**Short problem**
Reproduce word for word the lines from the first one through the line containing "1.02 meters".

(Excerpts from spatial question data)
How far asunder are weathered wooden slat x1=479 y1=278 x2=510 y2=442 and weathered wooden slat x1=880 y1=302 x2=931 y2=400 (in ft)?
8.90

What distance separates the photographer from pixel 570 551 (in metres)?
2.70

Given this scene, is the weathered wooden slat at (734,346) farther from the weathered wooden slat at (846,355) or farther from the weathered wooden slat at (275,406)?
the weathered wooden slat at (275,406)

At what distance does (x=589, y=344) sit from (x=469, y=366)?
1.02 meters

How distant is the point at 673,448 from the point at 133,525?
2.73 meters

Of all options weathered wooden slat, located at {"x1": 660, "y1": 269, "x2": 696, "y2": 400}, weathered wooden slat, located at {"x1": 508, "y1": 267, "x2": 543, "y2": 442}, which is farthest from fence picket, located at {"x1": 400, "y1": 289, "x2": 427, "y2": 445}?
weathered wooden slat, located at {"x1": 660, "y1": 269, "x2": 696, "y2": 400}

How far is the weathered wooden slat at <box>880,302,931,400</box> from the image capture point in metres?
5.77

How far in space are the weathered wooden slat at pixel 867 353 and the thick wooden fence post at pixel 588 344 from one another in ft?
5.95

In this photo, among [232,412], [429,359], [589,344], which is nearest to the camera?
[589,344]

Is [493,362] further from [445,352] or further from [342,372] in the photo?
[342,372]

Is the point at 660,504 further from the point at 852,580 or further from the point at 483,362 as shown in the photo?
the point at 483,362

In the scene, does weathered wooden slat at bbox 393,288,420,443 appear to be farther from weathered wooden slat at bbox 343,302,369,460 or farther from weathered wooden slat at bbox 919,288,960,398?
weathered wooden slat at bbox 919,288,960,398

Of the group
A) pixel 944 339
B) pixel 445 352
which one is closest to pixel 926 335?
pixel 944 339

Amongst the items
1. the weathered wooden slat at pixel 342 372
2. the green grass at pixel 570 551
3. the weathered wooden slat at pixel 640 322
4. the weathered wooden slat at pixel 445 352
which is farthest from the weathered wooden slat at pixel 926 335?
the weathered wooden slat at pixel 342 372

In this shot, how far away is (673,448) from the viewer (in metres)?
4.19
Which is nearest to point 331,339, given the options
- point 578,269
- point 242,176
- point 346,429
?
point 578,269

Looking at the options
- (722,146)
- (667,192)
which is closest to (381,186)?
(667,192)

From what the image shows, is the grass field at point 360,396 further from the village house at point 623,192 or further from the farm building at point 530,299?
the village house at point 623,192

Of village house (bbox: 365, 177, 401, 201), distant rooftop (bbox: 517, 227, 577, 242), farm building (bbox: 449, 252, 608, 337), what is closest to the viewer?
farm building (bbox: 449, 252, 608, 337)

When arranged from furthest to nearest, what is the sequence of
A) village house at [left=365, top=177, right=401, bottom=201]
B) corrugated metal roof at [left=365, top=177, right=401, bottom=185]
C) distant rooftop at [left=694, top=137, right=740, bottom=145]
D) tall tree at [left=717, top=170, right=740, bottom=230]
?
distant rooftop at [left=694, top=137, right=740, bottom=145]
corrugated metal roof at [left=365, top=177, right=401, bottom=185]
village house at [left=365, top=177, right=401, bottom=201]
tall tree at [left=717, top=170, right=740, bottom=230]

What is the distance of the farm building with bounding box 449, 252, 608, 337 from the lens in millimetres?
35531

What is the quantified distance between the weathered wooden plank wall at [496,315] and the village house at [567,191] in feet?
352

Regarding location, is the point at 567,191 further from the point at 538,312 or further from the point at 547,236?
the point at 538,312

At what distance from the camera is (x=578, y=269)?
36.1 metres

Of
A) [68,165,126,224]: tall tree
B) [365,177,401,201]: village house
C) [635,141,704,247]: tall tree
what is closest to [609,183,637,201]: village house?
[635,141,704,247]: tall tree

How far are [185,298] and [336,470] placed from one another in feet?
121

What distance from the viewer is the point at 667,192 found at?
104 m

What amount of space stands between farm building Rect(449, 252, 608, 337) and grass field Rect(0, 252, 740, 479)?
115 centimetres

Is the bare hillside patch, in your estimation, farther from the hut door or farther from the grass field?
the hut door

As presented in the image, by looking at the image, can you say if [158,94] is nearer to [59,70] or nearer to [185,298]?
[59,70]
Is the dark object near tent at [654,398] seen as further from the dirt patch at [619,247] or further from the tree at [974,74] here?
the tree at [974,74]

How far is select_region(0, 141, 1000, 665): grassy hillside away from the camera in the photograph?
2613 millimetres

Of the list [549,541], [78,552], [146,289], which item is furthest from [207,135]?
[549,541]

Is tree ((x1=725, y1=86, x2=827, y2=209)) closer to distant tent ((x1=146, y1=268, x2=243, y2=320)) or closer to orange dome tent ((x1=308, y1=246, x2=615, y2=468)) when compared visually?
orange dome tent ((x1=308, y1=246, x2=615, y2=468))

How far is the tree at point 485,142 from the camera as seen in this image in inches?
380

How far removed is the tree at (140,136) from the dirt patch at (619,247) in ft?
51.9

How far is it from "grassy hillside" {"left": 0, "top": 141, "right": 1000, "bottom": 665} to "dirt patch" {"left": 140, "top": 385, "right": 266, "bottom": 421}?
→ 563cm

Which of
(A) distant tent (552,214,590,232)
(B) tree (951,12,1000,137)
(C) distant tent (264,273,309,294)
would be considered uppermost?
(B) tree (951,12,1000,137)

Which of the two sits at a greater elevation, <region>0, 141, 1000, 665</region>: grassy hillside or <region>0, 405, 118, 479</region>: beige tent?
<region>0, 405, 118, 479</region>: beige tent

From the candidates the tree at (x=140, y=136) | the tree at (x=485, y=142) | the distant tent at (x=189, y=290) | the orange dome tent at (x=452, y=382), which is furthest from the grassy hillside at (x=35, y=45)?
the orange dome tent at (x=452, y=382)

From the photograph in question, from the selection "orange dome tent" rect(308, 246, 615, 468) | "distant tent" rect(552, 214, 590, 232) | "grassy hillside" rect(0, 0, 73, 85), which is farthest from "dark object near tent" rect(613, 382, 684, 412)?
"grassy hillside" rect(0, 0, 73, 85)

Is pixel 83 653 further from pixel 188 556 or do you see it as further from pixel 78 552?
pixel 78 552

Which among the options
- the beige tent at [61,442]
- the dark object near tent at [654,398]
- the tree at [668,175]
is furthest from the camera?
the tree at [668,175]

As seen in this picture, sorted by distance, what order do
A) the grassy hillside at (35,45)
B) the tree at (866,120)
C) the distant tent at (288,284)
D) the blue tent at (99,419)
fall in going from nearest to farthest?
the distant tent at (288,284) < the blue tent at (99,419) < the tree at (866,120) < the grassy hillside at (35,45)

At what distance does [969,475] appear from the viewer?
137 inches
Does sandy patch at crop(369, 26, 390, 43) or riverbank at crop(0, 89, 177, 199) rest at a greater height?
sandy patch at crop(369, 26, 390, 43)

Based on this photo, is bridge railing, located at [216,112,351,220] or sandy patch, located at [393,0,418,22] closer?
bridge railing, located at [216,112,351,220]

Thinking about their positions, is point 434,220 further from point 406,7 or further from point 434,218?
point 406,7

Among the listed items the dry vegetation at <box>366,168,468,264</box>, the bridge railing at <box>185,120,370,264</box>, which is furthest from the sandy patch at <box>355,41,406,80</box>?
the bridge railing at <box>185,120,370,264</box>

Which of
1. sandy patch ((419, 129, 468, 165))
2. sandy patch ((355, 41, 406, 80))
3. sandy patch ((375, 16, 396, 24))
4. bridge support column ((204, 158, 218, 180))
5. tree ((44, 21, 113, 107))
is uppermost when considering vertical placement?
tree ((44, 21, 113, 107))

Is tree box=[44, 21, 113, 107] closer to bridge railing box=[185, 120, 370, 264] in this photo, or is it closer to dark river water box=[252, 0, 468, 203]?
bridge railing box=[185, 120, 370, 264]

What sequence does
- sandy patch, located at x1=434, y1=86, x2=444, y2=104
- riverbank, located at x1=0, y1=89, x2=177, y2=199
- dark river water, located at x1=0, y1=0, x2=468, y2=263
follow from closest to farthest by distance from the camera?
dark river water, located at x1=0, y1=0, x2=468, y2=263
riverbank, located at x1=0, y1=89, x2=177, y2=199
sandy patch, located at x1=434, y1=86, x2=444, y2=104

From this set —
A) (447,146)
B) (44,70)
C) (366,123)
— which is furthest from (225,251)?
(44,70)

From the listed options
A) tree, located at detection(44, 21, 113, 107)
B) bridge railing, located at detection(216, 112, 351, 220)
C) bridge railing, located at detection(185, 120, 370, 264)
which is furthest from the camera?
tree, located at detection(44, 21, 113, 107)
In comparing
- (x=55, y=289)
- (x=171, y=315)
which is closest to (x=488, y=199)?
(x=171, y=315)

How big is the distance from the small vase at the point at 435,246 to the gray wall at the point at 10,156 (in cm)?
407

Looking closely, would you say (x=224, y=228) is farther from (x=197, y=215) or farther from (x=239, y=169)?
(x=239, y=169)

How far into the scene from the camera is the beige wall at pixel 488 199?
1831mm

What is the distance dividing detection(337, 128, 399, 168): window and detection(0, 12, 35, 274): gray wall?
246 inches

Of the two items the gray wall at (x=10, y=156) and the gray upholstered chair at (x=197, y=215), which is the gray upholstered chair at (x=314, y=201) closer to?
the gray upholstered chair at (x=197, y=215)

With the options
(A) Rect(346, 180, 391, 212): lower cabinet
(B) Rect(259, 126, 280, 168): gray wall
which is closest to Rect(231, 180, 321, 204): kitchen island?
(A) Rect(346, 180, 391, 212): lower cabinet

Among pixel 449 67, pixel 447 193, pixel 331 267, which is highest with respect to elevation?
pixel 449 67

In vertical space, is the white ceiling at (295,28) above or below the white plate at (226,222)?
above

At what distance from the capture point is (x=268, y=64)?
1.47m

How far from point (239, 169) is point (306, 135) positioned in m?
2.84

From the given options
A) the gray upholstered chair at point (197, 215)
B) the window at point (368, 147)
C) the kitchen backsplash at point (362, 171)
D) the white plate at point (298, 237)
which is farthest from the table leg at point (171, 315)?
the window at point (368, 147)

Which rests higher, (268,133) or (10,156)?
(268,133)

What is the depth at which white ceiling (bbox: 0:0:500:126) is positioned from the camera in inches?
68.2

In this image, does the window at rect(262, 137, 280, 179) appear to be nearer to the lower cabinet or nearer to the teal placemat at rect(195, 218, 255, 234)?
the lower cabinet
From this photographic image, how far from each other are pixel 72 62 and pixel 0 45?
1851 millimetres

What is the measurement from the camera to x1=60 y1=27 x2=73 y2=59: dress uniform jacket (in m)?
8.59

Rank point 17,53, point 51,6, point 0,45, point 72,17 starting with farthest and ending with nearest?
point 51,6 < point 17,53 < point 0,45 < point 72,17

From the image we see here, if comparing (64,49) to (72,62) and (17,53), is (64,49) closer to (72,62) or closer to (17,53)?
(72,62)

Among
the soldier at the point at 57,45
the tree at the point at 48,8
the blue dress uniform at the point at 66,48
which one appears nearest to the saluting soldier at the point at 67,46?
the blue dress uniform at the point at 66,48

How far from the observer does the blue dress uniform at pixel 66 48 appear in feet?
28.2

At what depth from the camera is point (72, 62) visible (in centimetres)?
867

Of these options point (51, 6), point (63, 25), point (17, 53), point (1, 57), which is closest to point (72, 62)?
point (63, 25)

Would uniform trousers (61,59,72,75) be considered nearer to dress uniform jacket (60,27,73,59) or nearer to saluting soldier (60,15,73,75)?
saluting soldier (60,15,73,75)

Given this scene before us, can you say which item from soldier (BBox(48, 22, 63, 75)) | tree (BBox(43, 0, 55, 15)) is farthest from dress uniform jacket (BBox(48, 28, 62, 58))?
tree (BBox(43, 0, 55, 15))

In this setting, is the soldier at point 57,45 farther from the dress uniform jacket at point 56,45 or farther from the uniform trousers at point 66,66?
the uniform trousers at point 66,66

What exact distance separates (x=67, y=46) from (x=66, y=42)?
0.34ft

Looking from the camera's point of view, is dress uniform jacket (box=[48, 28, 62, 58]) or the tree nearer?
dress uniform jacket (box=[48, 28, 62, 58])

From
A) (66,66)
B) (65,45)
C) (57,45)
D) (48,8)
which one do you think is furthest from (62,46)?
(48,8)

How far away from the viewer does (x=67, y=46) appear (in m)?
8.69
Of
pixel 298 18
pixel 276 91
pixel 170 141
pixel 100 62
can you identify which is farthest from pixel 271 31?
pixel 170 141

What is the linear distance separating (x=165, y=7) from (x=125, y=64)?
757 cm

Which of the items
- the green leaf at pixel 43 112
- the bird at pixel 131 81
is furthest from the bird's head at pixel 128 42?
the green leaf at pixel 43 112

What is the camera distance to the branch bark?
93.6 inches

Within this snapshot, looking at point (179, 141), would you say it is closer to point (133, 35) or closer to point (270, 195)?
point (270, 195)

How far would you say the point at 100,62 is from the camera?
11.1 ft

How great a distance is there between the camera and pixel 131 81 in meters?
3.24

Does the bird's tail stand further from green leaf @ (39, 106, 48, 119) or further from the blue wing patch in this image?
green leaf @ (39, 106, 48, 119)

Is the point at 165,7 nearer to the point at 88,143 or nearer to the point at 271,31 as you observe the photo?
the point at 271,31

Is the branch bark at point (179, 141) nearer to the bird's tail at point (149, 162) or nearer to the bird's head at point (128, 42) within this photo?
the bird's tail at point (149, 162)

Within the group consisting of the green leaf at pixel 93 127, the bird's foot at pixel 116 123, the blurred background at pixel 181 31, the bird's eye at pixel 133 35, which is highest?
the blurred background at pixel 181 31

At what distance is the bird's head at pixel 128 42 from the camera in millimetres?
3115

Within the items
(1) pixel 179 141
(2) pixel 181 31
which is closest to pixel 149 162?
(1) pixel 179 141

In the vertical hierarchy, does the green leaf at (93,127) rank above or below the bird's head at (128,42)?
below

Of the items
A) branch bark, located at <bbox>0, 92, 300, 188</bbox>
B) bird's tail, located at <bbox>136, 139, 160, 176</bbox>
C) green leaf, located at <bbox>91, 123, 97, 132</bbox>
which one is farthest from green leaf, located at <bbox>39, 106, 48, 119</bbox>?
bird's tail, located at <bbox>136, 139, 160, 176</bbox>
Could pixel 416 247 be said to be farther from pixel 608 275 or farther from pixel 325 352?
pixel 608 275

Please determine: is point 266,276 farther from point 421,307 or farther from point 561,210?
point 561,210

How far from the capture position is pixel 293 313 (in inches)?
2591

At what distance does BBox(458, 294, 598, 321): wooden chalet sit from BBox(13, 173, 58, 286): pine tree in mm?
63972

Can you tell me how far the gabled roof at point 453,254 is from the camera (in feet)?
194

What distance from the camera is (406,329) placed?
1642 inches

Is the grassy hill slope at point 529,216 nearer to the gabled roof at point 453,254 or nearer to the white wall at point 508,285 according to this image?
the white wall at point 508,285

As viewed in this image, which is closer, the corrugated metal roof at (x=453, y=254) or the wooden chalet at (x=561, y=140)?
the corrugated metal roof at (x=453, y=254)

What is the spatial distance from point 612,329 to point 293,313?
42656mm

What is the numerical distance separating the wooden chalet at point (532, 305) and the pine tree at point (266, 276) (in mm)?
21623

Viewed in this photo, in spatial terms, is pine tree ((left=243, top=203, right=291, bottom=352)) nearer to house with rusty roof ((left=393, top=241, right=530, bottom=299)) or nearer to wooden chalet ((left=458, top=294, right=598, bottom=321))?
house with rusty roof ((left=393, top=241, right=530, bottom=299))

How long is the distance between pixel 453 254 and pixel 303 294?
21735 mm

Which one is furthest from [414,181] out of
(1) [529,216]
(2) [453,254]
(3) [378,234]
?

**Written reply**
How far asunder are weathered wooden slat x1=479 y1=278 x2=510 y2=442 and weathered wooden slat x1=880 y1=302 x2=931 y2=400 (in ft)?
8.90

What distance separates the photographer from pixel 570 551 (in metres)?
2.70

Given this scene, is the weathered wooden slat at (734,346) farther from the weathered wooden slat at (846,355) or farther from the weathered wooden slat at (275,406)?
the weathered wooden slat at (275,406)

At what distance does (x=589, y=344) sit from (x=469, y=366)?
1.02 meters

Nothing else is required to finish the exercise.